> [TEXT SHOWN]
The EU General Court has decided, in three separate appeals, that two international registrations for the mark “Kenzo Estate” designating the European Community take unfair advantage of the reputation of the earlier CTM for ‘Kenzo’ (the French luxury brand founded by Kenzo Takada) covering cosmetics, perfumes and clothing goods. Kenzo Estate is a winery in Napa Valley, founded by Kenzo Tsujimoto; his application for KENZO had already failed before the General Court in January 2015, also on the grounds of taking unfair advantage.
The owner of an earlier mark can prevent the registration of a later mark even if the goods are not similar (as is the case here) where they can show that their mark has a reputation, and use of the later mark would take unfair advantage of, or be detrimental to, the distinctive character or repute of the earlier mark, and is without due cause. The General Court concluded that KENZO ESTATE for goods and services covering wine, liquors, wine-related services and food products which the Court considered could be 'marketed in elegant hampers' did take unfair advantage.

> [STATED TASK 1]
In the passage on the Kenzo Estate ruling, who founded the Kenzo Estate winery?
> [STATED TASK 2]
Check each statement against the passage on the Kenzo Estate ruling and mark it yes or no, quoting the words that settle it: (a) The General Court reached its decision in three separate appeals. (b) The goods of the two marks were found to be similar. (c) Kenzo Tsujimoto's application for KENZO succeeded before the General Court in January 2015.
> [STATED TASK 3]
Carry the passage on the Kenzo Estate ruling forward from its final sentence.

> [EXTRACTED MATERIAL]
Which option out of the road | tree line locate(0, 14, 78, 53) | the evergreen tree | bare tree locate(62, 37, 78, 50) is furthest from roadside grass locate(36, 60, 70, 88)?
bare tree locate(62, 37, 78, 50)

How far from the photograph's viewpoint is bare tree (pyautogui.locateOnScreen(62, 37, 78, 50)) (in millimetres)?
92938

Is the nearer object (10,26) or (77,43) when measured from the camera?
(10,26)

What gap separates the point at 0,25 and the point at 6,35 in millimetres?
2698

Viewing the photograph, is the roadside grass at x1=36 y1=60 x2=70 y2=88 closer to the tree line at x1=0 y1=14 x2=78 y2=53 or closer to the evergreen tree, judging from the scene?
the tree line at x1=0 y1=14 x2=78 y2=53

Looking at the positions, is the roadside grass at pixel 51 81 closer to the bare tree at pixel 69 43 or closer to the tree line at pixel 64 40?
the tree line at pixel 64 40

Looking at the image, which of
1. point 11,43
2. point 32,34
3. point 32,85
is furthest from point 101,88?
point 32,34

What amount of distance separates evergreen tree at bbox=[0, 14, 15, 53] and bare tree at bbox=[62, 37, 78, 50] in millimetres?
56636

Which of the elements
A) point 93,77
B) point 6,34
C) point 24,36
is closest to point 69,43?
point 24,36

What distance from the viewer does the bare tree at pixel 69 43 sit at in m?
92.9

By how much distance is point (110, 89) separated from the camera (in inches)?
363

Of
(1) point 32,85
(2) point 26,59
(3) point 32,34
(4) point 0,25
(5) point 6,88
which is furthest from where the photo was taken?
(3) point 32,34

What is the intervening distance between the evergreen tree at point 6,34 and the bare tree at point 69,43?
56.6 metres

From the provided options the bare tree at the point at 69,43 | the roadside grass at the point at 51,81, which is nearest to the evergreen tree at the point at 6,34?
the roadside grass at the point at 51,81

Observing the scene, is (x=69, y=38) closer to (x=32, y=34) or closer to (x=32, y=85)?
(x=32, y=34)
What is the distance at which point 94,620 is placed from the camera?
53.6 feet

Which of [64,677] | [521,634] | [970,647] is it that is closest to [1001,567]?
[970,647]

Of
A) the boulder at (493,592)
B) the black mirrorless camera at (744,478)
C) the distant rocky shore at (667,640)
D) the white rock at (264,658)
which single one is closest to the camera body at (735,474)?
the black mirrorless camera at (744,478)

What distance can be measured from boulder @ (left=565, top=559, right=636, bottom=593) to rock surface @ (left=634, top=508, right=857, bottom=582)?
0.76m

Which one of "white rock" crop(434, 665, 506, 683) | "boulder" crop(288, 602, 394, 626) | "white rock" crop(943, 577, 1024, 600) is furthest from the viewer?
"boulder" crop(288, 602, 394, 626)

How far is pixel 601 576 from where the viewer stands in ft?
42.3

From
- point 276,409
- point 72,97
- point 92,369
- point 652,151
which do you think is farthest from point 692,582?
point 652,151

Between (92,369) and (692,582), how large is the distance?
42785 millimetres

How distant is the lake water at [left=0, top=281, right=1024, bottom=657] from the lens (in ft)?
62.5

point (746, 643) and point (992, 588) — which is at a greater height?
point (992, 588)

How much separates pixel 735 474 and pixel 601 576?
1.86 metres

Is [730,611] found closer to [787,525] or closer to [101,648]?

> [EXERCISE RESPONSE 1]
Kenzo Tsujimoto

> [EXERCISE RESPONSE 2]
(a) Yes: "in three separate appeals"
(b) No: "even if the goods are not similar (as is the case here)"
(c) No: "his application for KENZO had already failed before the General Court in January 2015"

> [EXERCISE RESPONSE 3]
Given the significant reputation of KENZO, and the link between the goods covered by the mark, the Court concluded that it was likely that use of KENZO ESTATE would allow the applicant to ‘ride on the coat-tails’ of the earlier mark’s reputation. The Court considered that the iconic and distinctive character of KENZO could be transferred to goods in other sectors (such as wine) as these also evoked images of high-end luxury and glamour. There was no due cause for using that specific mark, despite the fact that it was the applicant’s name.
The Court reached the same conclusion in respect of goods such as olive oils and vinegars. The Court also felt that there was a risk that the everyday consumer goods covered by this registration (such as confectionary, pizzas and hotdogs) could damage the image of exclusivity and luxury associated with KENZO.
The Court clearly placed significant weight on the degree of similarity between the marks (the word ‘Estate’ lacking a distinctive character for the goods), the strength of reputation of the KENZO mark, and the scope for cross promotion of fashion brands in other luxury sectors. As the Court noted, “in publicity campaigns, a person enjoying champagne or using a quality perfume is invariably fashionably attired..."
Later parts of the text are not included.